É com saudade que o aposentado José Medeiros da Silva, o “Ceará”, 80 anos, recorda de alguns amigos que viviam próximo a sua casa, na avenida Bernardo Sayão. Retirados do local por conta das obras de um dos projetos do “Portal da Amazônia”, eles agora vivem em bairros distantes. “Já derrubaram tudo lá onde ficavam as casas deles. Dá uma tristeza de ver que já não estão lá”, diz.
Ele também vive a expectativa de ser o próximo a sair do local, onde já mora há 33 anos. “Eu conheço todo mundo por aqui, sair desse lugar vai ser difícil. Eu construí minha família, tudo aqui. Tenho esperança de poder ficar”, conta. Seu “Ceará” também se preocupa com a futura moradia, quando já for inevitável ir embora. “O dinheiro (da indenização) deve ser pouco. Onde vou arranjar uma casa? Tem gente que diz que vai morrer se tiver que sair daqui”, afirma.
Quem também não imagina a vida longe dali é Oséas Alcântara, 87 anos de idade. Em um dos pontos da Bernardo Sayão, sua casa é uma das únicas que ainda estão de pé, aguardando para ser demolida. Ao redor, apenas os restos de concreto, ferro e madeira das casas já retiradas. Entre os que já sairam, recordações do que ficou para trás. Objetos como pequenos móveis, brinquedos e até mesmo um sofá estão espalhados pelo local.
Mesmo com a casa já estando parcialmente demolida, seu Oséas ainda não abandonou a residência. Pretende ficar até o último momento. “Minha esposa foi lá para a Cidade Nova para não assistir a casa ser retirada e só vai voltar quando a casa nova estiver pronta. Eu resolvi ficar por aqui, não vejo a vida em outro lugar”, conta.

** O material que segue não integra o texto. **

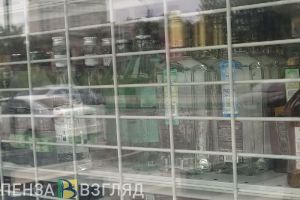 В Пензе ограничат продажу алкоголя 1 сентября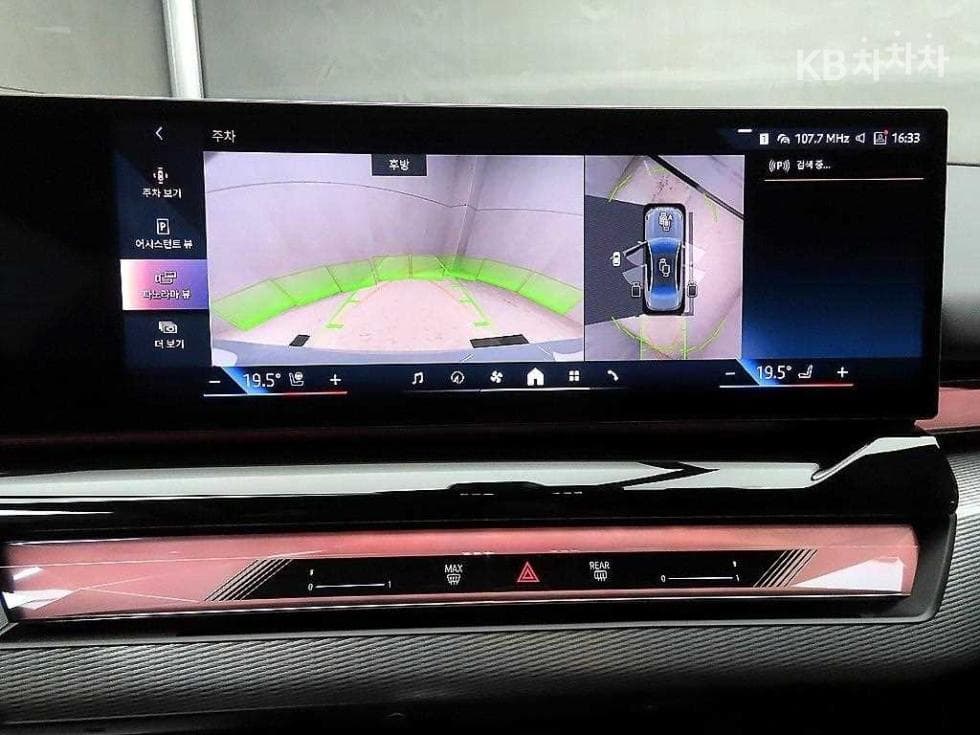 BMW New5 Series(G60)520i M Sport - 15
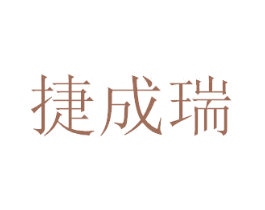 捷成瑞 第25类服装鞋帽商标图样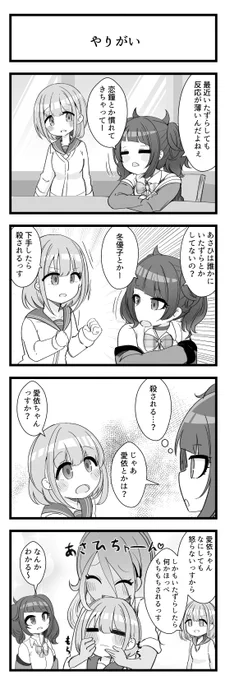 田中摩美々さんと芹沢あさひさんが出る4コマです 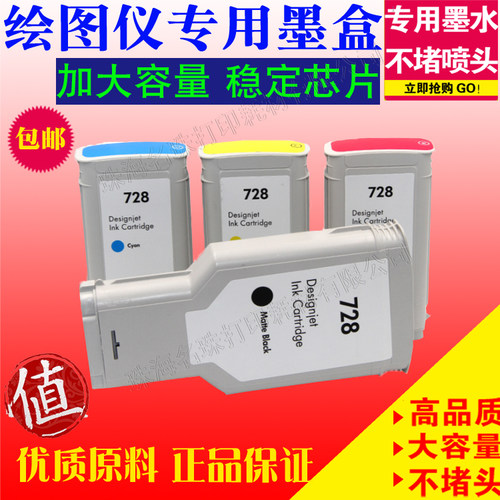 惠普打印机绘图仪宽幅墨盒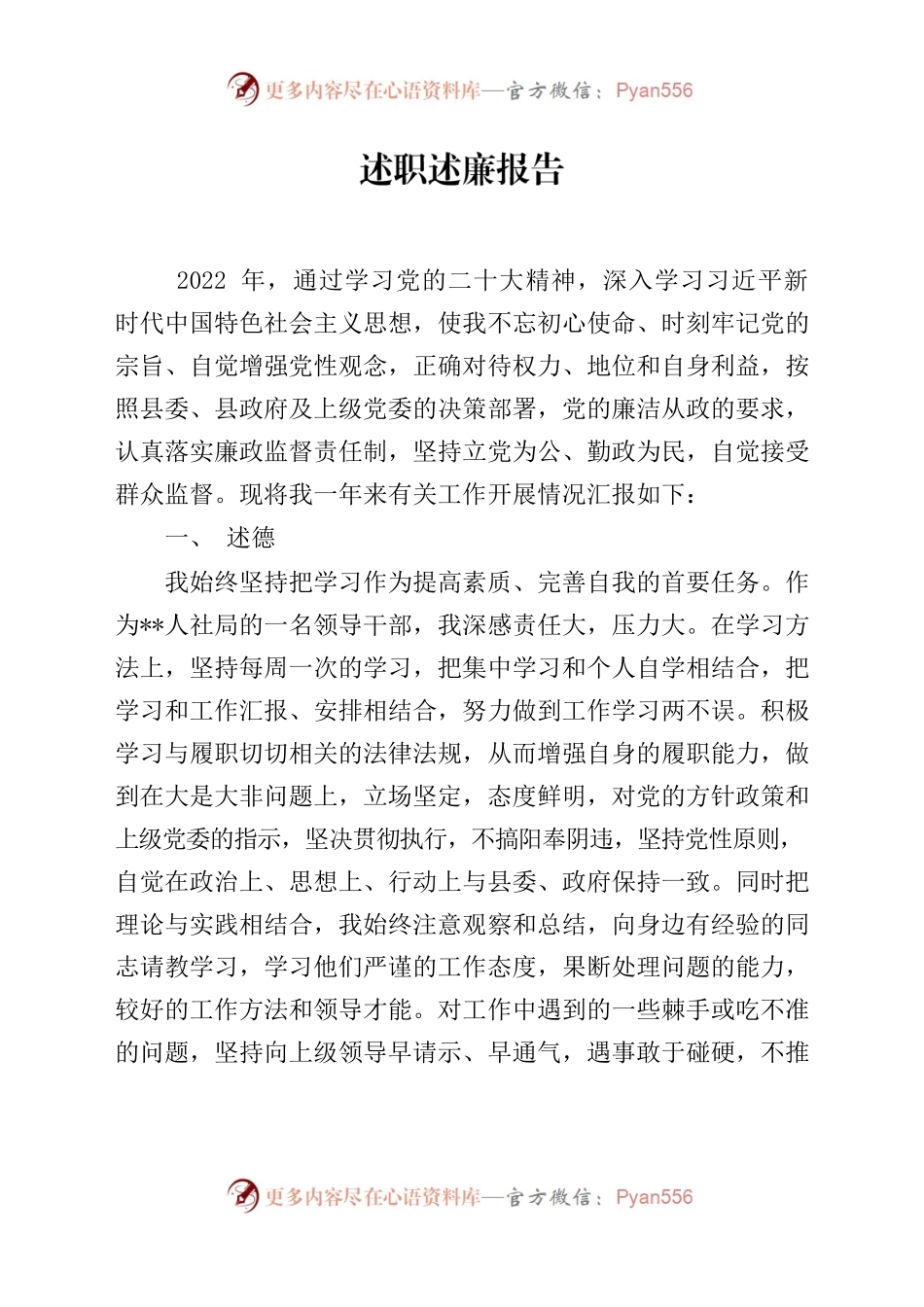 2022年人社局副局长述职报告.docx_第1页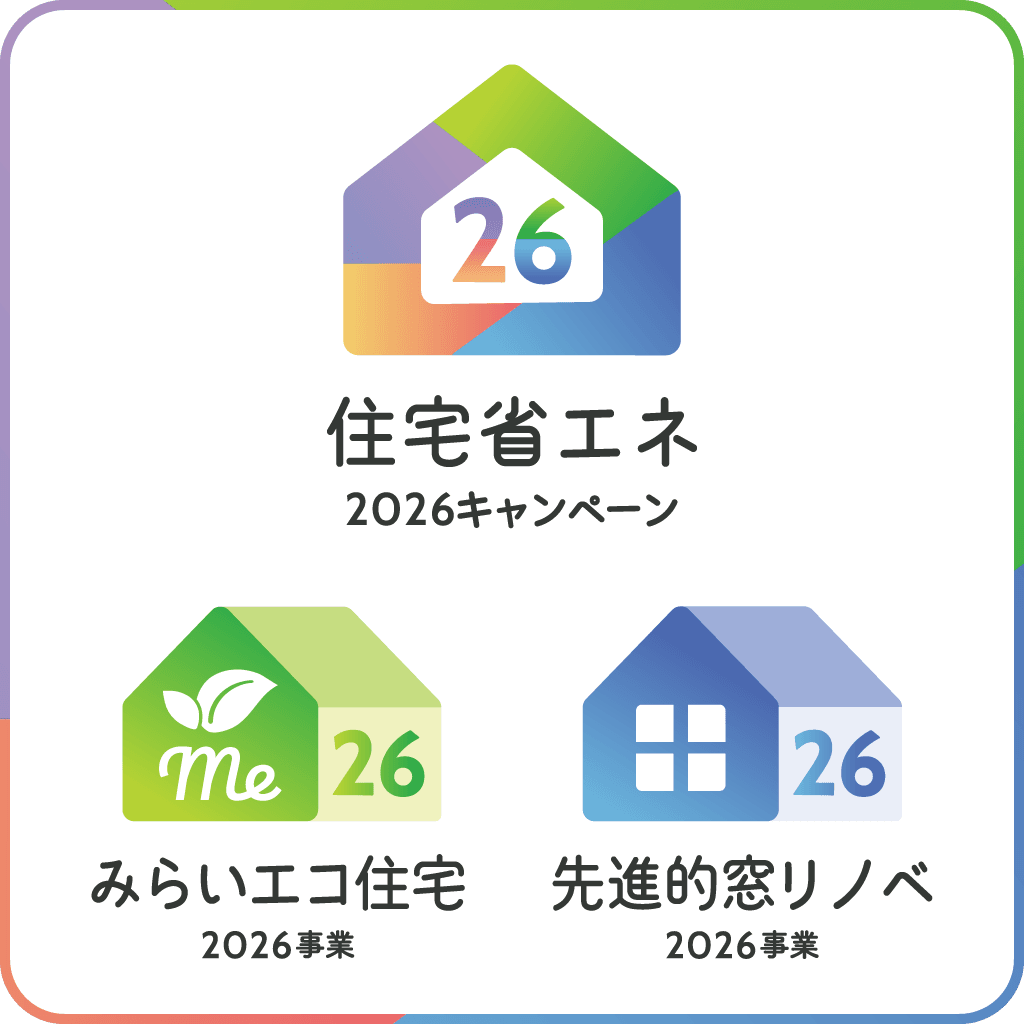 木製断熱サッシ・玄関ドアが住宅省エネ2026キャンペーン補助対象製品に
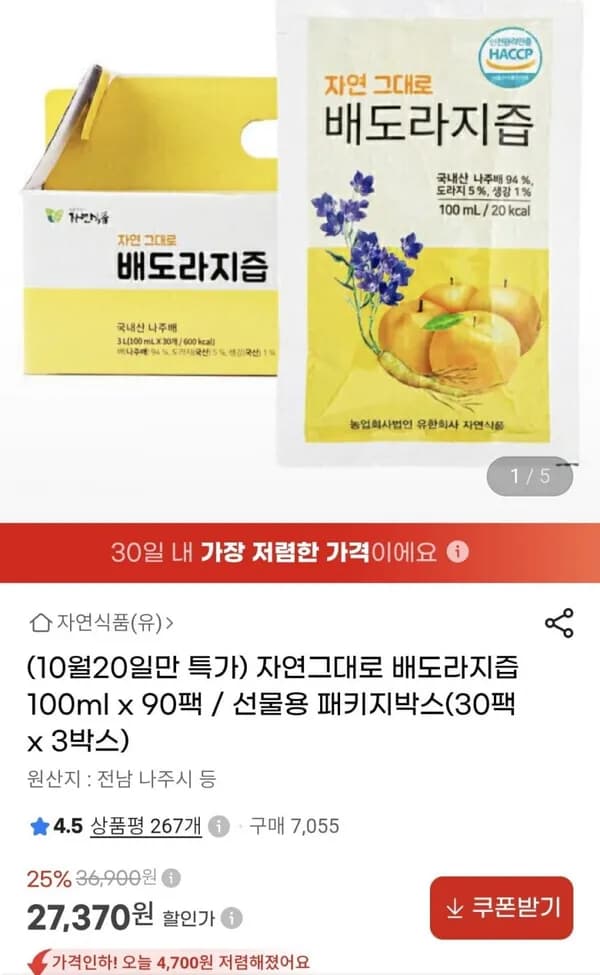 자연그대로 배도라지즙 100ml 90팩 27,370원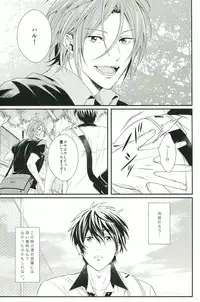 (C85) [zatta (tomose)] Snow Globe (Free!)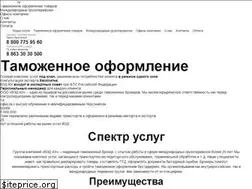 Sites similar to ved-ug.ru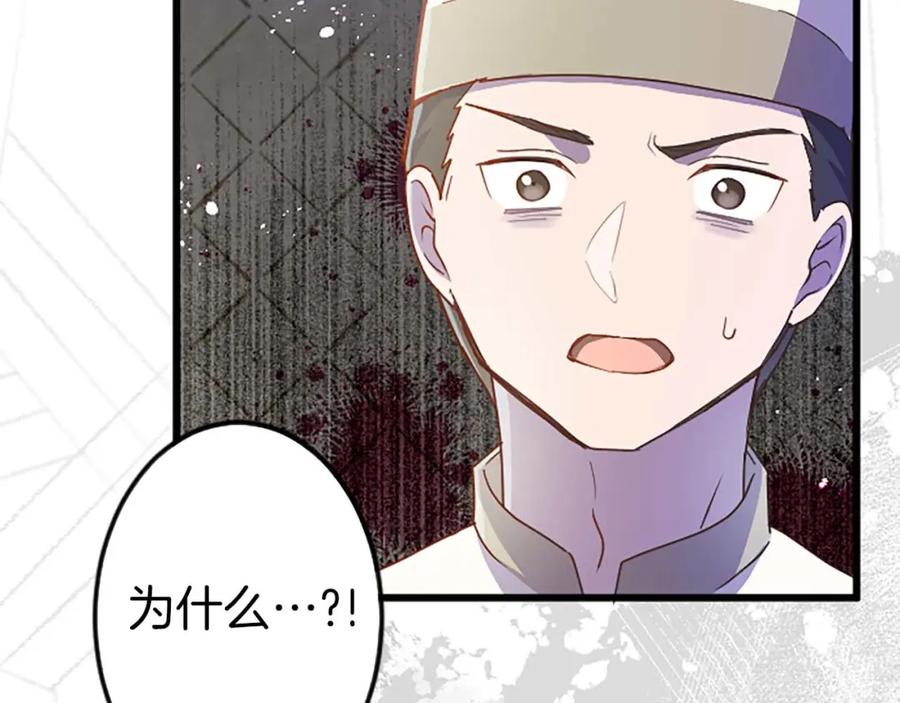 《狂爱和纯爱》第3话 被关仓库 第68页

Com o dinheiro da indenização, ele começou a construção de uma casa bem próximo ao local onde ficava a antiga. Não quer ficar longe de suas raízes e das histórias que acumulou durante os 62 anos em que vive ali. “Eu trabalhava durante o dia com venda de açaí e, à noite, carregava aterro para construir essa casa. Aqui não tinha água, nem luz, nem passava ônibus. Vi toda a modernidade chegar”, relembra.
Enquanto assiste os trabalhadores derrubarem os restos das casas, ele tenta recordar as memórias que vêm à tona. “Passam muitas lembranças pela minha cabeça, lembro do sacrifício que foi fazer minha casa. Deus me livre de ser retirado, acho que meu destino é aqui”, emociona-se.
DESPEDIDA
Em outra área da Bernardo Sayão, a doméstica Eunice de Oliveira, 66 anos, arruma a mudança de sua família. Amanhã (16), será o último dia na casa onde vive desde criança. Mesmo com a proximidade da data, ela ainda não faz ideia de onde será a nova morada. “Não tenho para onde ir, vou morar de aluguel em algum lugar por um tempo”, diz.
A falta de planos é decorrência da resistência em ter que deixar sua moradia. “Só imaginei sair daqui pro cemitério. Só lá para o final do ano é que devo decidir onde morar. Penso em ir lá para o Icuí, mas antes vou esperar meus netos terminarem o ano na escola”, afirma. Do local onde vive com mais seis pessoas, ela pensa em levar somente as melhores lembranças. “Vivi toda minha mocidade aqui, muitas coisas boas. Aqui tenho muitos parentes próximos, não fico feliz com essa retirada”, critica.
OBRAS
Segundo informações da Prefeitura de Belém, a avenida Bernardo Sayão, no trecho entre a Augusto Corrêa e a Radional, faz parte do projeto de macrodrenagem das sub-bacias 3 e 4, que compõem o Portal da Amazônia. O projeto prevê obras de saneamento nos canais e vias, duplicação da Bernardo Sayão e construção de áreas de lazer.
Nesta área, está prevista a retirada de cerca de 240 famílias, sendo que aproximadamente 50 já foram removidas e mais 20 já assinaram o termo para venda dos imóveis ao município. As famílias aguardam apenas o valor da indenização ser liberado para saírem do local.